03/04/2025
Lors d’une manifestation vibrante sur la place du Conseil des droits de l’homme à Genève, près de la célèbre chaise brisée, Ramon Rahangmetan, cofondateur de Circle of Sustainable Europe, a livré un discours percutant. Devant ce symbole de paix fracturée, il a dénoncé la souffrance incessante des civils soudanais, aggravée par l’usage d’armes chimiques par l’armée nationale. Ce n’est pas un simple scandale, mais une violation criante du droit international, a-t-il martelé avec conviction.

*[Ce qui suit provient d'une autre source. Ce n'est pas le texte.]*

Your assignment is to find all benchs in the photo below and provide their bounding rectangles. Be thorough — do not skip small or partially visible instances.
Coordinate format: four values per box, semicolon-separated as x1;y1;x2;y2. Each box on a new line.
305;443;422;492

Racines historiques du drame au Darfour
Le conflit au Soudan a pris racine en 2003, lorsque des groupes rebelles du Darfour se sont dressés contre un gouvernement central accusé de négligence systématique. Ramon Rahangmetan a retracé ce passé tumultueux, marqué par une répression brutale soutenue par les milices Janjaweed. Des centaines de milliers de vies ont été fauchées, des millions déplacés. En 2016, Amnesty International a mis en lumière des attaques chimiques à Jebel Marra, tuant environ 250 personnes, dont beaucoup d’enfants, avec des symptômes atroces : vomissements sanglants, brûlures, asphyxie. Ces horreurs, a-t-il noté, s’inscrivent dans une histoire plus longue de division, héritée des politiques coloniales britanniques qui ont fragmenté le Soudan dès le 19e siècle.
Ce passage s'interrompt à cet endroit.